Data for the task below:

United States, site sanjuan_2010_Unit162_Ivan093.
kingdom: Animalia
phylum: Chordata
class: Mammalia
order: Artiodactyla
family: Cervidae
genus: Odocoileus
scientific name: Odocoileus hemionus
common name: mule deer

End of Data for the task.

None of the records may be omitted or altered when they are given again.

● **Completed task**:
United States, site sanjuan_2010_Unit162_Ivan093.
kingdom: Animalia
phylum: Chordata
class: Mammalia
order: Artiodactyla
family: Cervidae
genus: Odocoileus
scientific name: Odocoileus hemionus
common name: mule deer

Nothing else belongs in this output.